#### Set exercise
Rewrite the entries below, changing "viewer" to "camera" and keeping everything else the same.

#### Dataset
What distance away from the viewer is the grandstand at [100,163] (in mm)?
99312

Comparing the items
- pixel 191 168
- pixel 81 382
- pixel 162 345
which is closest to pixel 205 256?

#### Expected answer
What distance away from the camera is the grandstand at [100,163] (in mm)?
99312

Comparing the items
- pixel 191 168
- pixel 81 382
- pixel 162 345
which is closest to pixel 205 256?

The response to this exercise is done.